LION ISLAND: CUBA’S WARRIOR OF WORDS

Lion Island

Guest post by Padma Venkatraman

LION ISLAND: CUBA’S WARRIOR OF WORDS

By Margarita Engle

2016

Atheneum Books, Simon and Schuster

 

How lucky we are to have a writer like Margarita Engle in our midst, someone who dedicates her time and energy to bringing alive another culture and resurrecting bygone eras! Just as Linda Sue Park has created so many marvelous books that draw on her cultural heritage, Engle has created yet another wonderful book that draws on hers. How grateful I feel for authors like Engle and Park, whose books allow us to travel in time and place, for, by doing so, we broaden our understanding of our world’s history and our shared humanity.

I don’t have any knowledge of Cuban history. I can’t attest to the accuracy of the historical portrayal – except to say the author’s note provides evidence of Engle’s scrupulous efforts to research the period. What I can speak to is the trust one feels as soon as one reads the first poem – the assurance that one is in the presence of a skilled, honest and passionate writer.

As with her previous verse novels, Engle’s language is lyrical and evocative, spare but by no means sparse. With her amazing ability to pare down words, hone in on character and distill emotion, Engle has created yet another unforgettable story.

LION ISLAND is inspired by the life of a real person: Antonia Chuffat, a young Cuban of Chinese and African ancestry, who became a champion of civil rights, fighting first, for the freedom of Chinese indentured servants (which we see in this novel) and then, later, speaking up for African Cuban community (which we don’t see in the novel, but the author mentions in her note). There other actual historical figures that Engle brings to life, and the “major events described in LION ISLAND are factual” although the author has, of course, imagined details.

Engle has also, as with her many previous historical verse novels, created compelling fictional characters. Most compelling among them is Fan, a young woman who is Chinese and a talented singer. Fan, and her twin brother, Wing, are refugees from California, who left to escape the anti-Asian riots and lynchings – a potent reminder that there have been times when our nation was place from which people sought to flee injustice; that our nation has not always been a safe, egalitarian haven to which refugees flee. When Fan decides to defy her father and work at “el teatro chino”, Wing, Fan and Antonio find themselves able to battle the injustice around them, in their own quiet way.

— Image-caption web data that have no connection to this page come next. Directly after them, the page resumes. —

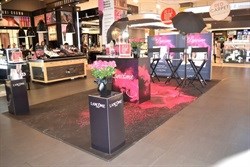 In-store promotion supports Lancome's 'For You' campaign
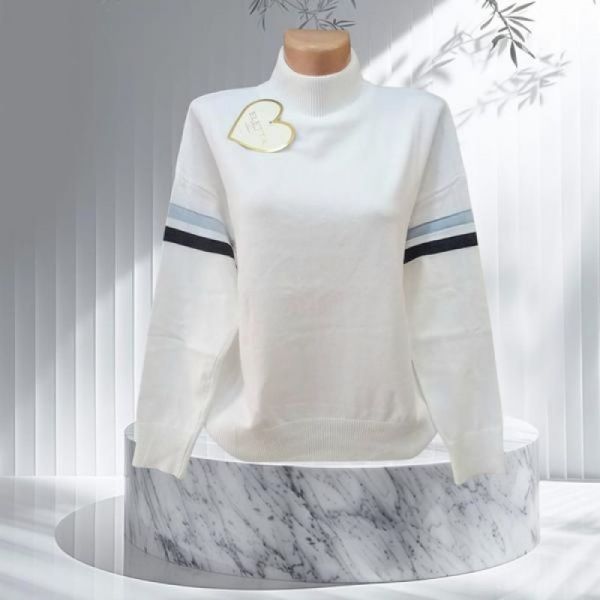 Свитер Julia JL536 white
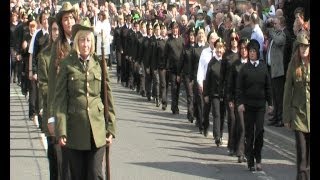 Belfast Easter Parade 2014 [upl. by Yelserp]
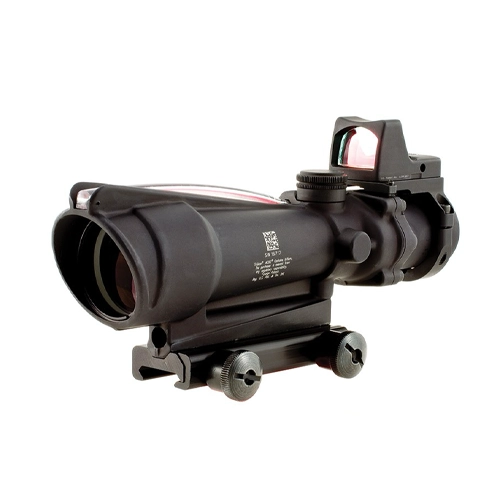 Trijicon ACOG 3.5x35 / RMR Type 2 Combo - Red .223 Crosshair BDC Reticle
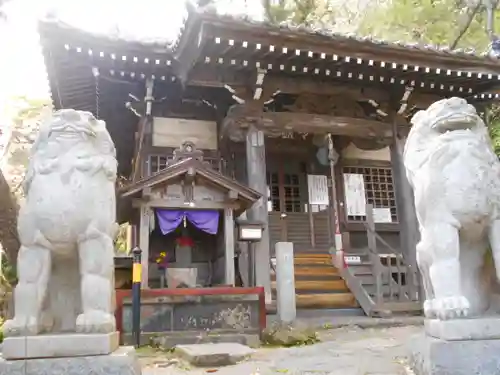 星井寺（虚空蔵堂)の狛犬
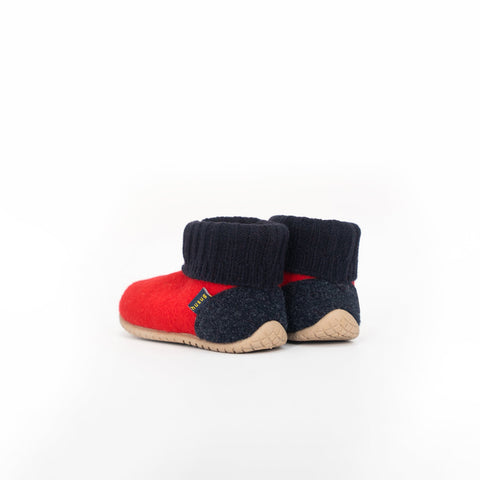 Color Knit Red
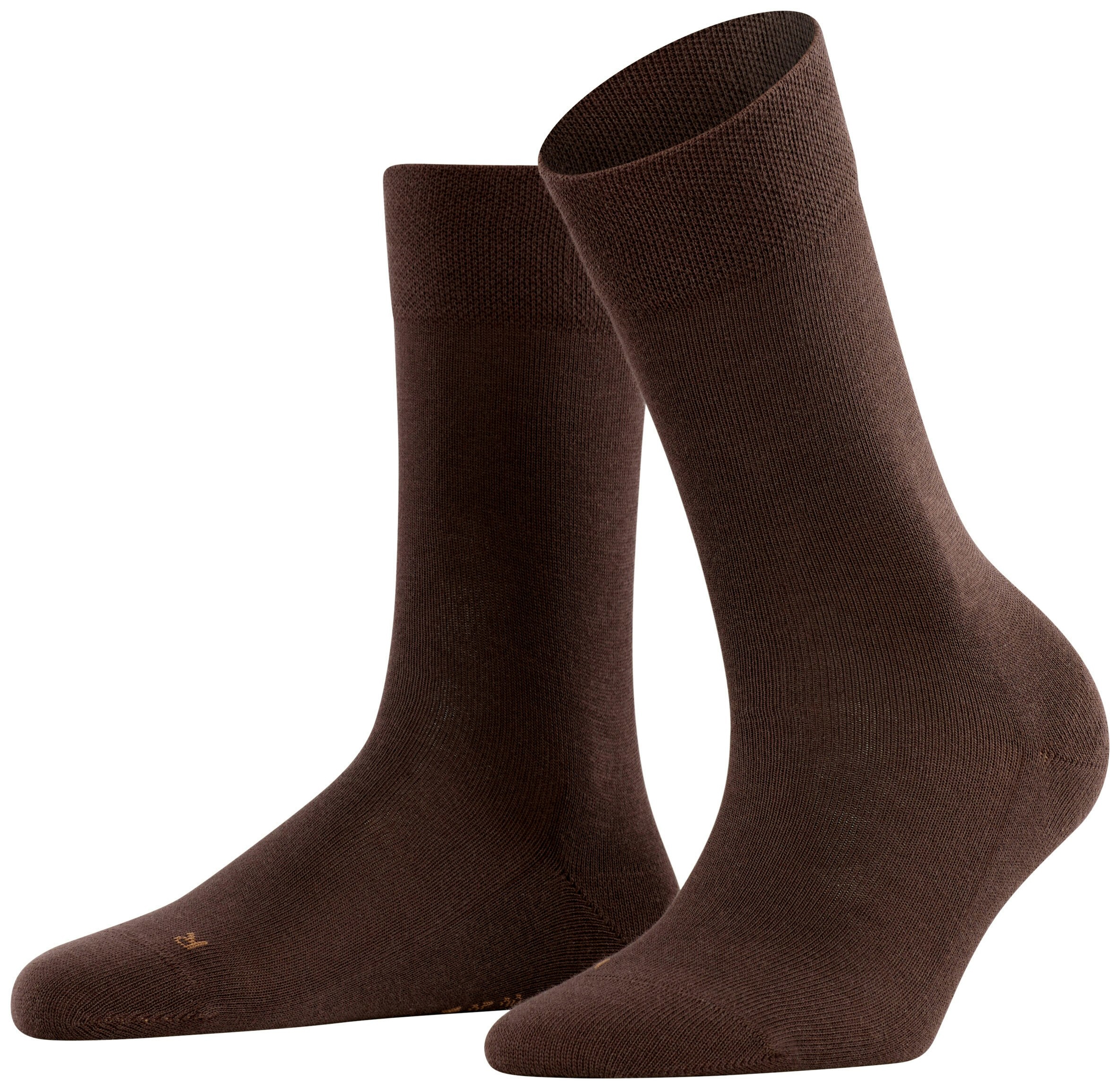 FALKE Dames Sensitive London Sokken Bruin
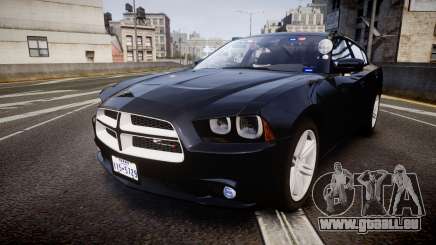 Dodge Charger SWAT Tactical Unit [ELS] rbl für GTA 4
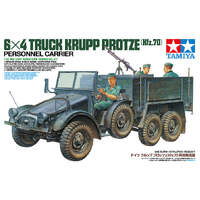 TAMIYA 35317 6X4 TRUCK KRUPP PROTZE KFZ.70 PERSONNEL CARRIER 1/35 SCALE PLASTIC MODEL KIT TRUCK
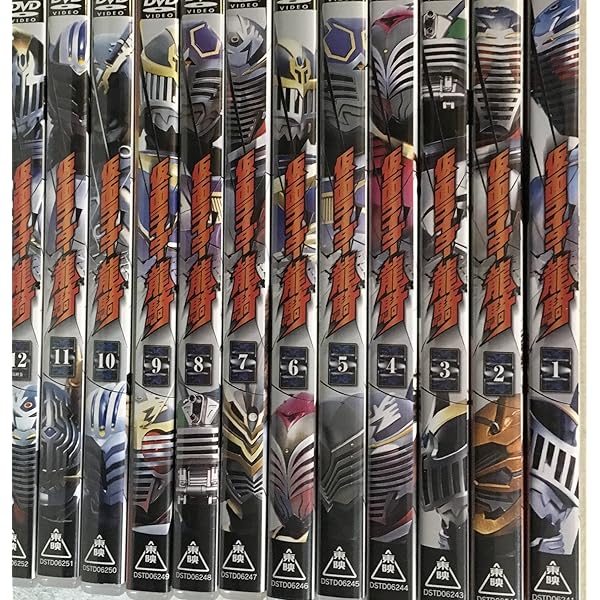 Amazon.co.jp: 仮面ライダークウガ 全12巻セット [マーケットプレイス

A subtle theme that runs through the novel, that I found particularly interesting (perhaps because it is a theme that runs through my debut novel, CLIMBING THE STAIRS), is the question of violence versus nonviolence. Antonio is impressed and convinced of the “POWER in words”, whereas Wing has conflicting feelings and a strong desire, driven in part by impatience, in part by a longing to avenge the violence his family fled from. Fan bemoans the fact that her twin “…imagines that new violence can destroy/our old sorrows.” Antonio falls in love with Fan, but she does not reciprocate his feelings. Yet, despite these tensions, the three work together to hide runaways and help them get to safety.

The book begins with a short historical note, to help orient the reader, and is then divided into seven sections. Beginning in 1871, with Antonio a hesitant twelve year old, its ends in 1878, with Antonio a confident, capable and courageous young man.

While the brutality of indentured servitude is not depicted first hand, as it is outside the scope of this story, Engle’s target audience of middle-grade readers will hear powerful testimonies in the section “Listeners.” For example, in the verse entitled My Ghost Story, we hear from an indentured servant whose lives “…like an invisible spirit,/ followed by shrieking crows/ and howling wind,/ knowing that I could be whipped/ just like my friend, who bled to death/ from many/ narrow/ wounds.” In this compelling section, Antonio visits the fields where the indentured servants are forced to work, so that he can listen to and record their narratives. This section is filled with poems “inspired by real pleas for freedom” – which, I was delighted to hear were, in fact, written in verse. If the eventual success of the actual pleas does not speak to the power of poetry, what does?

This is “the final volume” in Engle’s “loosely linked group of historical verse novels about the struggle against forced labor in nineteenth-century Cuba.” I can’t wait to read the next book this prolific and gifted author will produce – whether it’s a verse novel or a picture book.